TASK: Pick out every line of the material below that contains the word "ceiling", and copy each one.

═══ PROVIDED DATA

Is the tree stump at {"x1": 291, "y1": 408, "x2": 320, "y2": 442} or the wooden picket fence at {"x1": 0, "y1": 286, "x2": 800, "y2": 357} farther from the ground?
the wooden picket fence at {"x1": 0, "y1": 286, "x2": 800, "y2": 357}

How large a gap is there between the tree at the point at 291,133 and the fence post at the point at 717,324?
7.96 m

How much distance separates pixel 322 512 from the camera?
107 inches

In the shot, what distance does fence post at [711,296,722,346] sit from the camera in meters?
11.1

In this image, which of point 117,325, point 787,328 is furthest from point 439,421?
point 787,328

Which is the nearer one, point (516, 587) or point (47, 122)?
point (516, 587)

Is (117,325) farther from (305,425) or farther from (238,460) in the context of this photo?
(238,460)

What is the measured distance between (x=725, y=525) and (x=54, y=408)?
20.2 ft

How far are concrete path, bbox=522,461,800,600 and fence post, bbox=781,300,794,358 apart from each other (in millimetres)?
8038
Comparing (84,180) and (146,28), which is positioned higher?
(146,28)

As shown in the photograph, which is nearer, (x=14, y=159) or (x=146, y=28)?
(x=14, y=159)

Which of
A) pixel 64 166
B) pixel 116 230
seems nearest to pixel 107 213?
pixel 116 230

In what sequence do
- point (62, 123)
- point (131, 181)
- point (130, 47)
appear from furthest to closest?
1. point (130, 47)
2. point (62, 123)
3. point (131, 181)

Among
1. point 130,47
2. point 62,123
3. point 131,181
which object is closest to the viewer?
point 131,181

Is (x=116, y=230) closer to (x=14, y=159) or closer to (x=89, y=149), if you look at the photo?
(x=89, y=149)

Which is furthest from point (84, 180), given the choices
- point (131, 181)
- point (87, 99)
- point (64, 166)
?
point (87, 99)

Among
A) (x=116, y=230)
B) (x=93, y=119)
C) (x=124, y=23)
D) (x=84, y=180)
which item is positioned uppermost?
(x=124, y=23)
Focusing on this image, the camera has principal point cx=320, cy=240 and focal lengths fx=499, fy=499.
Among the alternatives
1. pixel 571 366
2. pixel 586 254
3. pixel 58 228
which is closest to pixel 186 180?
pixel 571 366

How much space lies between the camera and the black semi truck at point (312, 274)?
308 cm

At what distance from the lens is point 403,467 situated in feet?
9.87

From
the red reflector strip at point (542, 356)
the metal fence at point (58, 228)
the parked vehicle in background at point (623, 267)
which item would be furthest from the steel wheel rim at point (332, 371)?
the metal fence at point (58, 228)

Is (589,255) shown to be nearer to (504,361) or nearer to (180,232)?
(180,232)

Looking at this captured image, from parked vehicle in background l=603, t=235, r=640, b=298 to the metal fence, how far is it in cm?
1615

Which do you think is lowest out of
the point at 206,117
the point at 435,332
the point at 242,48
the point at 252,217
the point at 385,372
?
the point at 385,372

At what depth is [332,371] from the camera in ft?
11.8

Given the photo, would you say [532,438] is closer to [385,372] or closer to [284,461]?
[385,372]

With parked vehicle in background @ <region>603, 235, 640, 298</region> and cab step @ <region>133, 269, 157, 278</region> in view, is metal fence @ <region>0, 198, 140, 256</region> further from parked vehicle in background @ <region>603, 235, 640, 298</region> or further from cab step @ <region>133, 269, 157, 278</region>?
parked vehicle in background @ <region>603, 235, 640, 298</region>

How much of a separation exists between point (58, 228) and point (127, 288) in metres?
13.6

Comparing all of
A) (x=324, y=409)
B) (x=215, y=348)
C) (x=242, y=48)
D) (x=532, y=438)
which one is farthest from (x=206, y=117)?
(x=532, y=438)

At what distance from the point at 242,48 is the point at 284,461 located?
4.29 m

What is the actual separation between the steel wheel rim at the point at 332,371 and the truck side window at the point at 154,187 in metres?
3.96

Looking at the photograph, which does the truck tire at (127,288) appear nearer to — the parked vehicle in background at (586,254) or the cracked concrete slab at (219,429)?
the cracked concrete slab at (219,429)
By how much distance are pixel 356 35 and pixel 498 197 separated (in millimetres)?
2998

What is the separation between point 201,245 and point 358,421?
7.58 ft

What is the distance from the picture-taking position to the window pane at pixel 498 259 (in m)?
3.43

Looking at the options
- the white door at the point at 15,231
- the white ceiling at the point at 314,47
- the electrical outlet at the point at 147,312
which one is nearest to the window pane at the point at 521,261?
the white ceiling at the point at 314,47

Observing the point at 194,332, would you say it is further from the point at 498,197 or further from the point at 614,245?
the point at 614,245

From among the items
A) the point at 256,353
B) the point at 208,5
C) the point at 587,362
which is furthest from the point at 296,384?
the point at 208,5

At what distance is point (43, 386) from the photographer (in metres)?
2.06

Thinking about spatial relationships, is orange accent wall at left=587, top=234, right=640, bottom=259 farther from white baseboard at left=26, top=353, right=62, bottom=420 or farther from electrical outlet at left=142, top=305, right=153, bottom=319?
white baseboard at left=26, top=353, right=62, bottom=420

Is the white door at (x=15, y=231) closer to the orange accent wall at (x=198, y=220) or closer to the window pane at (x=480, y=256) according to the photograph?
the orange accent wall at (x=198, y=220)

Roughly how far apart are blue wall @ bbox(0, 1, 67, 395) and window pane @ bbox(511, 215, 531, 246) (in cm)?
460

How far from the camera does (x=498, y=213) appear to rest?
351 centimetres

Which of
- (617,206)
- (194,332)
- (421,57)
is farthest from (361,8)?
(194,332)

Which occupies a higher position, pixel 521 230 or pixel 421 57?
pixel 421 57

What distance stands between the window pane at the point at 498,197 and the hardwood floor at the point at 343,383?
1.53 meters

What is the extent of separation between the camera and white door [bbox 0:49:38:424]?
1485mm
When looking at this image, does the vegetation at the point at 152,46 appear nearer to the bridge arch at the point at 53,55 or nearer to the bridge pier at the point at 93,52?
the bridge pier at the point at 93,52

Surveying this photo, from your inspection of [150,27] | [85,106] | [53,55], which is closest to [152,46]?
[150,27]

══════

ANSWER IN FULL:
- the white ceiling at the point at 314,47
the white ceiling at the point at 314,47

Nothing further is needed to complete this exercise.